Home PAPTAC 2018 PWC/BIOFOR Coverage The future for the Canadian forest industry is very bright

The future for the Canadian forest industry is very bright

Paper Advance had the exclusive opportunity to interview The Honourable Minister of Natural Resources, James Carr.

Minister Carr's view of the future for Canada's bioeconomy and what it will mean to the forestry industry, can only be described as unflinchingly positive. Motivated to encourage and excite the private sector around the Government's commitment to the industry's transformation, Minister Carr gave nod to the Government's significant investments in the industry, and signalled that there will be more to come.

Minister Carr noted that while leadership ultimately needs to come from the entrepreneurs and innovators who are the face of the industry, he had a clear message for them: through the Bioeconomy Framework for Canada and other programmes, the government is a willing, ready and able partner in the inevitable bioeconomy transformation.

Minister Carr highlighted the spirit of collaboration between federal and provincial levels of government and noted that despite regional differences, there is an indisputably a shared national interest in supporting the development of the bioeconomy. He signalled his government's understanding and respect for the fact that provinces play a paramount role in this development – not only do they own roughly 90% of the forested land in Canada, they have a keen interest in ensuring its sustainability. Minister Carr noted that he views the federal role as adding value to the good work the provinces are already doing, and supporting them through cooperation.

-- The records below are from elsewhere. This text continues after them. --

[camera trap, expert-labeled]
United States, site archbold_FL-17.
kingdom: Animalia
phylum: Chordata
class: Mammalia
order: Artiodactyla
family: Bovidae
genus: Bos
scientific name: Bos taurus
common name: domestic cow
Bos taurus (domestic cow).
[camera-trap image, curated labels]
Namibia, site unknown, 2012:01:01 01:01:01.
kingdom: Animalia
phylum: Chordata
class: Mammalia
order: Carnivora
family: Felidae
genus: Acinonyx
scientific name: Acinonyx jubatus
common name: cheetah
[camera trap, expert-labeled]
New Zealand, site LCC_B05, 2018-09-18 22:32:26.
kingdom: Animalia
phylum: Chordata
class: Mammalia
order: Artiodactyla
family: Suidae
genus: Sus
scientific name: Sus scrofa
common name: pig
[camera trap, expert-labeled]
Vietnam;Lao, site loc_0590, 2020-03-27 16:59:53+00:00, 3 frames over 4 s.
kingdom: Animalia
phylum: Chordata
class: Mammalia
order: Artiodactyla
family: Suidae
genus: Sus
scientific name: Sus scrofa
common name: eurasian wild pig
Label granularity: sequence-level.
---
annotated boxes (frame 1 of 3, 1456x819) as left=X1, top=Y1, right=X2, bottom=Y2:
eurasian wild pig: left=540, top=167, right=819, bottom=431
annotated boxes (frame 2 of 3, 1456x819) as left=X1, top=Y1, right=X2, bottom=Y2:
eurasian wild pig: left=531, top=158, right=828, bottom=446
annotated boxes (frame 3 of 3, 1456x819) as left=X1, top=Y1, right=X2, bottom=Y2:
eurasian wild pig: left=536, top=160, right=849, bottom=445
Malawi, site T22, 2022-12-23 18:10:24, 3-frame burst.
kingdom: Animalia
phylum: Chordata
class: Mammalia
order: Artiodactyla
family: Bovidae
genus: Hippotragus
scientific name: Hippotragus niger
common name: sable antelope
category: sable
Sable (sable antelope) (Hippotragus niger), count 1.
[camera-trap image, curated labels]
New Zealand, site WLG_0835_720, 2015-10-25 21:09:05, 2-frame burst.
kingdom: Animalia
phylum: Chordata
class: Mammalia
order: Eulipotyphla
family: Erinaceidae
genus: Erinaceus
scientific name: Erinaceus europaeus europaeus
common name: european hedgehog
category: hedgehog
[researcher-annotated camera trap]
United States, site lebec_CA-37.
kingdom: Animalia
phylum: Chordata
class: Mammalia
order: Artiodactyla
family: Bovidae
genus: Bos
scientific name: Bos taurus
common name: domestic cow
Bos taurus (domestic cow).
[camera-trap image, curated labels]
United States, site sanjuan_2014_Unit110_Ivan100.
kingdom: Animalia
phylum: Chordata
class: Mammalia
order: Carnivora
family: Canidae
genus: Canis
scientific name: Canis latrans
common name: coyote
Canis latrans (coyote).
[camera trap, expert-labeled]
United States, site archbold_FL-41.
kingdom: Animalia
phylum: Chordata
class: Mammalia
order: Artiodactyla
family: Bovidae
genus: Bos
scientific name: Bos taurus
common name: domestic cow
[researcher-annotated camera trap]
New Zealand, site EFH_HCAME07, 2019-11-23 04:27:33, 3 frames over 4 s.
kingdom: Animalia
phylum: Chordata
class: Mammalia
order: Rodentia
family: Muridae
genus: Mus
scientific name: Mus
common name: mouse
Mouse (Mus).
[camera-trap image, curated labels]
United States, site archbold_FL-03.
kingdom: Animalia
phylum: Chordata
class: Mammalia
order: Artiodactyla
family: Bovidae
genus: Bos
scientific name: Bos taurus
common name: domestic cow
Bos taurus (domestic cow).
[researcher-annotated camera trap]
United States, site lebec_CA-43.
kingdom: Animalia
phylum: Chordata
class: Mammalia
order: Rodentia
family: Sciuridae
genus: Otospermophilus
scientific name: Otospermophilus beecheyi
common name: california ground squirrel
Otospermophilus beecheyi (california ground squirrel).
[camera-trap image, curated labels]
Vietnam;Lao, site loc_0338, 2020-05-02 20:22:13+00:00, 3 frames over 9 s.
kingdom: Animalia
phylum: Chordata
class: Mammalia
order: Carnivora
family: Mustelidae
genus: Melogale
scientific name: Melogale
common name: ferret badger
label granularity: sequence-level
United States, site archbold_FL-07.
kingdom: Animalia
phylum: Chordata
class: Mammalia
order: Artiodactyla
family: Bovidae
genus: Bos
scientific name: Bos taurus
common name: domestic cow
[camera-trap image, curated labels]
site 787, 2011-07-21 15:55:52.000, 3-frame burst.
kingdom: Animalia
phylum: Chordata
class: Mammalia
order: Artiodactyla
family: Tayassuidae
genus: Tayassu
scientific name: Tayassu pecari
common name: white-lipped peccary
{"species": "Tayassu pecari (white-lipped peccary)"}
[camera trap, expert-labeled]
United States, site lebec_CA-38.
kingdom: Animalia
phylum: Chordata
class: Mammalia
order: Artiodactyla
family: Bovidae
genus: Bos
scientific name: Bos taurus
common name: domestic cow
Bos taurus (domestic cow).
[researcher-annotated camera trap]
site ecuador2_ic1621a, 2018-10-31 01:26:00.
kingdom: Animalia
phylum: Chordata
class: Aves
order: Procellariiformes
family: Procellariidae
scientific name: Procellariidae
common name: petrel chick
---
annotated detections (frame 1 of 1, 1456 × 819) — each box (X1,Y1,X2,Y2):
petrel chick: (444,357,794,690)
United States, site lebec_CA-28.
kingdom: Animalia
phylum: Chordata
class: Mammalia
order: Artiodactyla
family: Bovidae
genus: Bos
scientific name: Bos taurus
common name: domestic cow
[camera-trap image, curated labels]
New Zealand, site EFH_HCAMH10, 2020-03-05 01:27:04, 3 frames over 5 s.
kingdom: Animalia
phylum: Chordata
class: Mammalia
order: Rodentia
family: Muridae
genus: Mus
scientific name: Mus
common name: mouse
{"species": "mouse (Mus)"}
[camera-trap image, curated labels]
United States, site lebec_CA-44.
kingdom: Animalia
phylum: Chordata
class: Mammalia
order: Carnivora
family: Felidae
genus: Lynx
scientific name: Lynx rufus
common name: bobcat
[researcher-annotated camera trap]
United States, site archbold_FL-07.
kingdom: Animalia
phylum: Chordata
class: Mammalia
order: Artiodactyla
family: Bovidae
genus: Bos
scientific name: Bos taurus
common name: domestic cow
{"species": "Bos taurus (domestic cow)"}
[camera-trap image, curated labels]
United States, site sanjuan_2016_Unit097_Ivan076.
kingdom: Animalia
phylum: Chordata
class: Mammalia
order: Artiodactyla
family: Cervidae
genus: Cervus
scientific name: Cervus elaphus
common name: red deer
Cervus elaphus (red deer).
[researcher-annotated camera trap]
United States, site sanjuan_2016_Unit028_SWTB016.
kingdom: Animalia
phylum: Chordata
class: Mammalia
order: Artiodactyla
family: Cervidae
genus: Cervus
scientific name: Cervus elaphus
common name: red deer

The Minister also acknowledged the importance of human resources in addition to natural ones. The successful transition to a bioeconomy requires a sufficient number of workers to support it. In this vein Minister Carr stressed the importance of training and education to ensure and secure the industry's future, which will require support for talent development in younger generations. "I think that in the next couple of years there will be a real focus on developing the skills necessary to ensure the transformation into the bioeconomy. I see the future as very bright," Minister Carr noted.